Le nombre de ces attaques augmente considérablement d'une année à l'autre. Cloudflare a bloqué 20,9 millions d’attaques DDoS en 2024 et 20,5 millions d’attaques DDoS au cours du premier trimestre 2025 seulement, soit une augmentation de 358 % par rapport à l’année précédente et de 198 % par rapport au trimestre précédent.
Les technologies émergentes permettent aux cybercriminels d'accroître l'échelle de leurs attaques DDoS. Les acteurs malveillants s'appuient sur des botnets, des appareils IdO et l'automatisation pilotée par IA pour lancer des attaques à grande échelle, persistantes et à fort impact sur des services numériques essentiels. En octobre 2024, Cloudflare a détecté et bloqué une attaque DDoS de 5,6 térabits par seconde (Tb/s), soit à l'époque l'attaque la plus volumineuse jamais enregistrée.
La lutte contre ces menaces et d'autres menaces pesant sur la résilience n'est désormais plus uniquement facultative. Partout dans le monde, de nouvelles réglementations contraignent les entreprises à renforcer leur stratégie de cybersécurité et à faire preuve de plus de transparence concernant les incidents auxquels elles sont confrontées. Certaines des directives les plus strictes proviennent des États-Unis, de l'Union européenne et de l'Australie.
États-Unis : La Securities and Exchange Commission (SEC) des États-Unis exige des entreprises publiques qu'elles divulguent les incidents importants liés à la cybersécurité et qu'elles détaillent leurs stratégies de gestion des risques.
Union européenne : le règlement DORA (Digital Operational Resilience Act) de l'UE a établi des normes strictes en matière de cybersécurité pour le secteur financier. Parallèlement, le règlement général sur la protection des données (RGPD) de l'UE impose des sanctions pouvant atteindre 4 % du chiffre d'affaires global en cas de non-conformité à ce règlement.
■ Australie : la norme prudentielle CPS 234, publiée par l'Autorité australienne de réglementation prudentielle (APRA), impose aux institutions financières d'appliquer des mesures puissantes de sécurité des informations.
Les entreprises qui parviennent à relever les défis en matière de sécurité et de conformité en même temps gagneront un avantage stratégique.
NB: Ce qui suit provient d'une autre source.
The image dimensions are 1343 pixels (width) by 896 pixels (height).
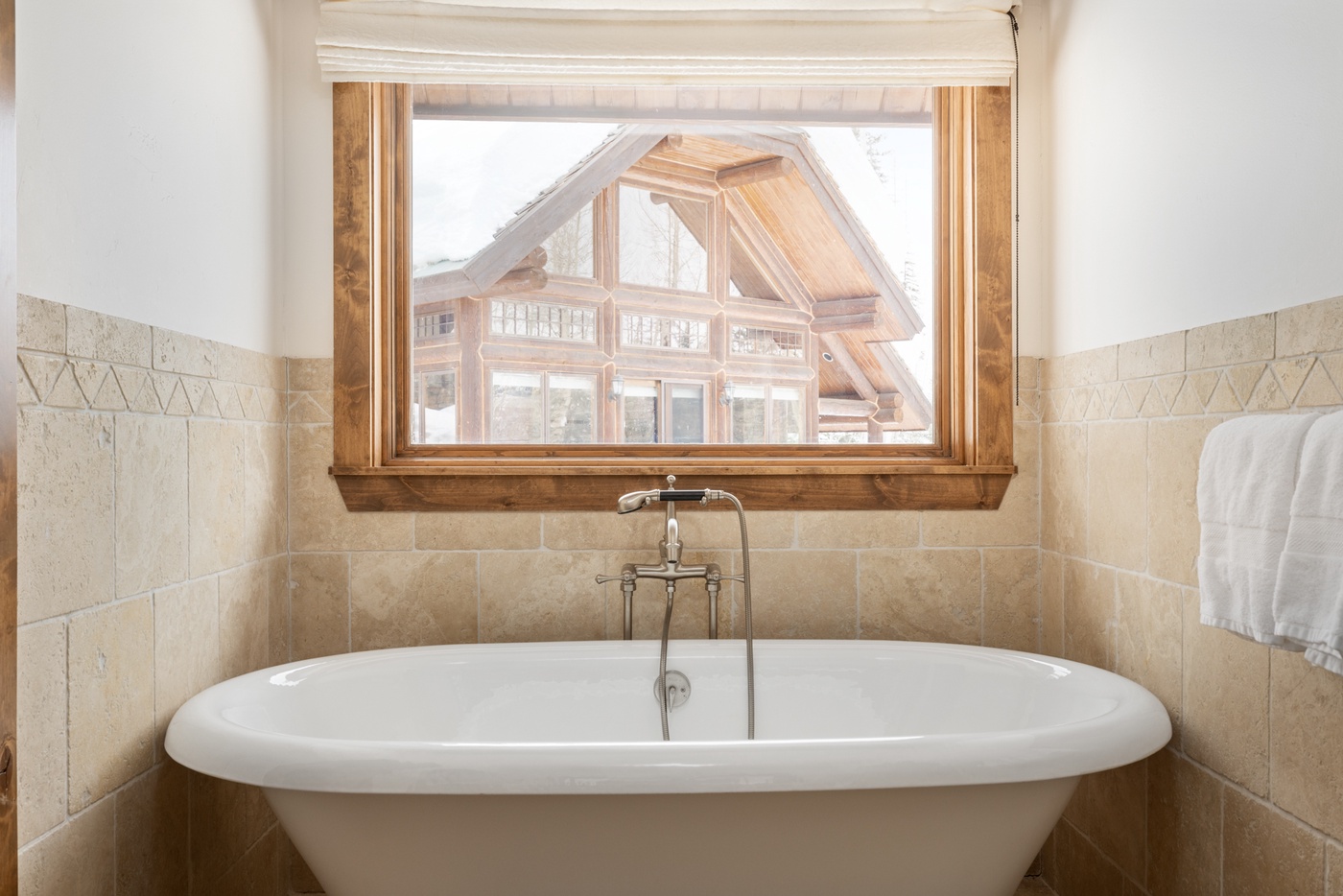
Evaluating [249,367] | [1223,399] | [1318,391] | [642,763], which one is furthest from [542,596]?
[1318,391]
Ils seront en mesure d'accélérer leur entrée sur les marchés réglementés, de renforcer la confiance des clients et de réduire au minimum l'exposition pour leurs finances et leur réputation.
Aujourd'hui, la résilience doit aller au-delà de la simple redondance. Elle doit s'ancrer dans la continuité des activités, la confiance et la stabilité systémique, garantissant ainsi la poursuite des opérations critiques en cas d'attaque ou de contrôle réglementaire.
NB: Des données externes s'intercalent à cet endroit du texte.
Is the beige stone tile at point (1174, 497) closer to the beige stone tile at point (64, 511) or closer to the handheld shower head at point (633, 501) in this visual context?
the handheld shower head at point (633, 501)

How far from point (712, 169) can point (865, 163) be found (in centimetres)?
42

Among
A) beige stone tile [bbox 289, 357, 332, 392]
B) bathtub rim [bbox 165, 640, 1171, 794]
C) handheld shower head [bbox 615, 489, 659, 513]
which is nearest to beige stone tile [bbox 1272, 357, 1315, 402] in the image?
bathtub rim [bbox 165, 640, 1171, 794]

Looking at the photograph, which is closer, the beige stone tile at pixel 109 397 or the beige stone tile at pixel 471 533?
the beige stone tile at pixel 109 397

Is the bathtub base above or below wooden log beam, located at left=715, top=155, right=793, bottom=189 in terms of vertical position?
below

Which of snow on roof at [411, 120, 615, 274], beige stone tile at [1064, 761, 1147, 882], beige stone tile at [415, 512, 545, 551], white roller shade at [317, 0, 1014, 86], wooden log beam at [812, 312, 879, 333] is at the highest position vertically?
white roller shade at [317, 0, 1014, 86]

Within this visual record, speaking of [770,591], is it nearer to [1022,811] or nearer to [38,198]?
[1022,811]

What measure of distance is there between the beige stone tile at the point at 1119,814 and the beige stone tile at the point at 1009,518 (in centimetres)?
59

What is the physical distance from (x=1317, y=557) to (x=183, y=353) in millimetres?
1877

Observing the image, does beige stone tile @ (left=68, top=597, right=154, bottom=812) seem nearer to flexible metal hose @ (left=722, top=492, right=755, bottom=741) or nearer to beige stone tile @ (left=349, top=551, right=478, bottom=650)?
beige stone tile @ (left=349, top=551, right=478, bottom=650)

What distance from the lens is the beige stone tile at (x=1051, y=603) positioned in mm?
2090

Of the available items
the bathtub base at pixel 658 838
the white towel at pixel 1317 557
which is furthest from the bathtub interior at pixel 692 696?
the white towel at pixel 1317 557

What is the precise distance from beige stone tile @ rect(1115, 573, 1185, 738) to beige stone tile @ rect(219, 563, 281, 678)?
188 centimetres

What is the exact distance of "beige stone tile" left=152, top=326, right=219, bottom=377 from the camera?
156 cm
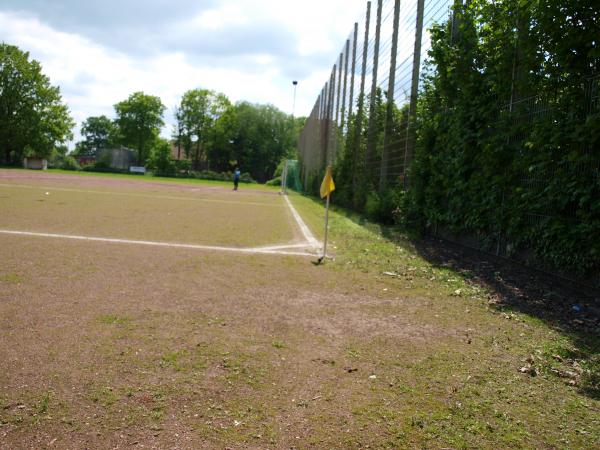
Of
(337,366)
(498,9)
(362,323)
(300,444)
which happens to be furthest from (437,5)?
(300,444)

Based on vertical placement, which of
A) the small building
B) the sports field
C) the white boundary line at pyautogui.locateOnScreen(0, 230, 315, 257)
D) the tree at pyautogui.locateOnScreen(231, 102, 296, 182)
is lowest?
the sports field

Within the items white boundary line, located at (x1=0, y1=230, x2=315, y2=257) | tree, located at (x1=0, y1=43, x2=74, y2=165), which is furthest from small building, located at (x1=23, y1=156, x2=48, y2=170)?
white boundary line, located at (x1=0, y1=230, x2=315, y2=257)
Avec le concept d'entreprise minimale viable évoqué par Jeff Gatz, la résilience doit permettre de restaurer rapidement les applications, les services et les données essentiels nécessaires pour rester opérationnel après une perturbation majeure.
Les sept objectifs suivants doivent être vos priorités.
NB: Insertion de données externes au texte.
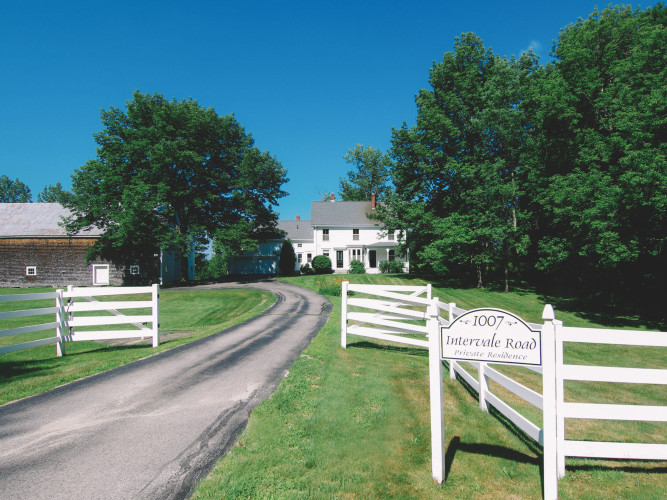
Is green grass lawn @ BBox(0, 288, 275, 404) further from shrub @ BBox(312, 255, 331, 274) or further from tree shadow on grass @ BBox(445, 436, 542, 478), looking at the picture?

Définissez votre entreprise minimum viable. Identifier les services, applications et données essentiels. Il s'agit là des capacités minimales viables de l'entreprise, qui doivent être préservées pour garantir la continuité des opérations. En définissant des objectifs de reprise clairs et liés aux priorités de l'entreprise, vous pouvez garantir que la résilience se mesure non seulement à la disponibilité technique, mais aussi à la continuité des résultats essentiels.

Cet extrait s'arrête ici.